Flickr / Julian Haler.

Have you taken any vacation time so far this year? Are you planning to? If you are like many American workers these days, the answer is, "No". For various reasons, employees are using just about half of their allotted vacation days, even though this often means that they forfeit the time.

Workers have put their work ethic in overdrive since the Great Recession, swapping time off for a chance to look better in the eyes of the boss. New evidence, however, suggests that rested employees actually get more done – and enjoy better overall health – than their nose-to-the-grindstone counterparts.

Job insecurity could lead to illness
Despite mounting evidence that taking time off is good for workers, 30% of employees don't dare take vacation time for fear of falling behind at work, according to a survey earlier this year by staffing firm Robert Half.

A new study by the U.S. Travel Association calls this problem the "Work Martyr Complex", in which employees work more and play less due to fear that they may be replaced. Over one-third of respondents said that they don't take time off because no one else has the ability to do their job.

Research shows that time off can be healthy. The ongoing Framingham Heart Study has linked vacations with cardiovascular health, with even one vacation-free work year resulting in additional heart stress. Vacations don't have to be long, or exotic – taking a few days doing whatever is enjoyable will help keep the circulatory system in good shape, and, possibly, add years to employees' lifespans.
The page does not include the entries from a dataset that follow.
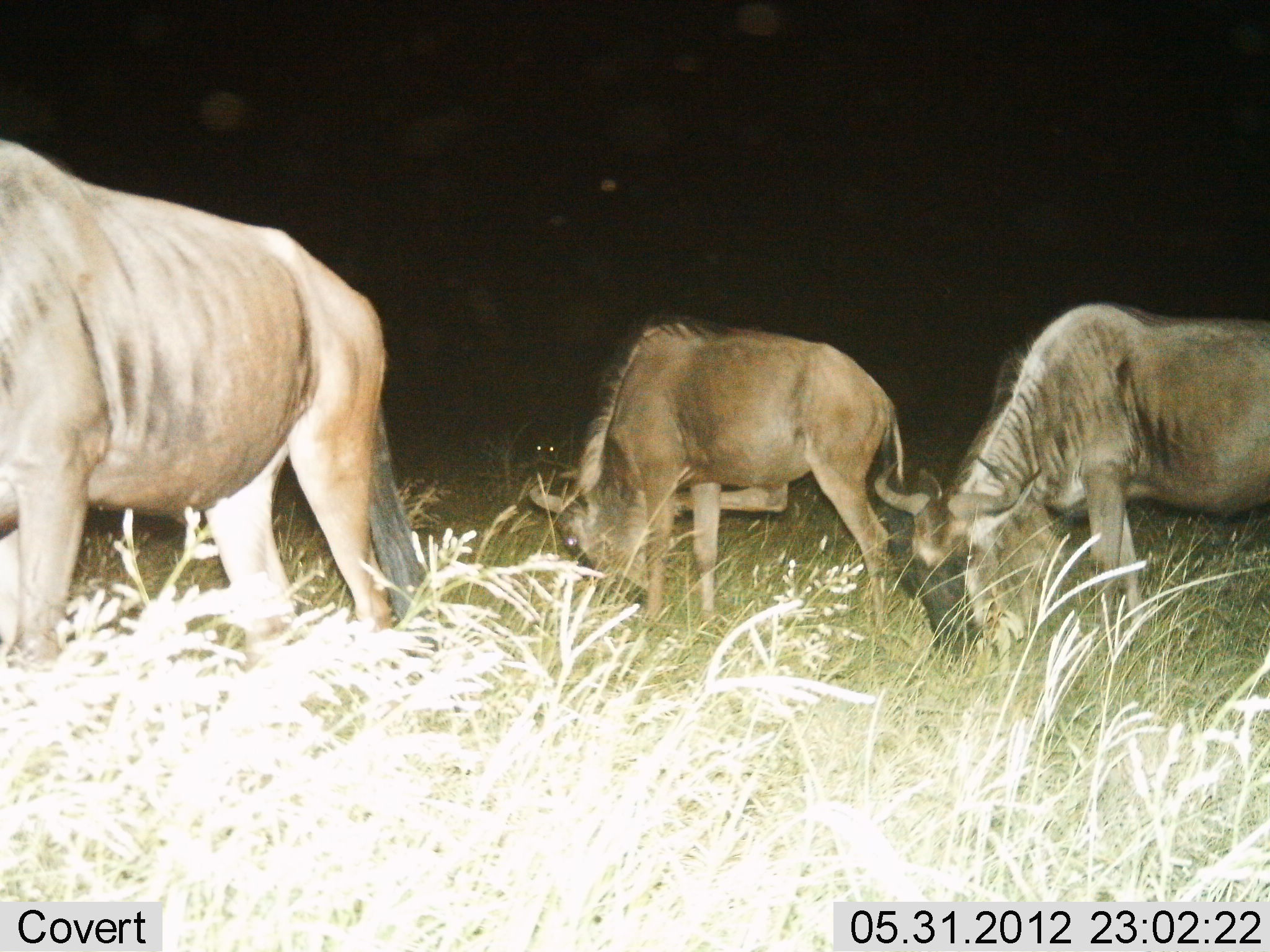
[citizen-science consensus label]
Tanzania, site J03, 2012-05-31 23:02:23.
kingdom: Animalia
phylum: Chordata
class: Mammalia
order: Artiodactyla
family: Bovidae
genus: Connochaetes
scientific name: Connochaetes taurinus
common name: blue wildebeest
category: wildebeest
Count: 3.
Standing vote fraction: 50%.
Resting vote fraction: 10%.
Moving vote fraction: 0%.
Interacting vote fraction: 0%.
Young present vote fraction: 0%.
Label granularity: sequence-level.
Employers to workers: take a break
Some employers know the value of restored and renewed employees. Back in 2006, auditing firm EY, formerly known as Ernst & Young, found that for every 10 hours of vacation taken, employees scored 8% higher on performance reviews.

Framingham, Massachusetts software company AndPlus now allows employees to bank their unused vacation days, and plans projects so that team members can make use of down time to take time off throughout the year. Marketing software company HubSpot in Cambridge has unlimited vacation for its employees, eschewing the entire bureaucracy usually dedicated to parsing out time off. Instead, employees meld their leisure and work schedules more seamlessly, and the company has more time to dedicate to its customers. 

As more companies realize the value of work-life balance, encouraging employees to take time off may become a lot more common. As Robert Half notes, overwork causes burnout, leading to a loss of creativity. Managers should not only urge their workers to take a vacation, but should practice what they preach, by taking time off, too. After all, no one wants a stressed-out boss, right?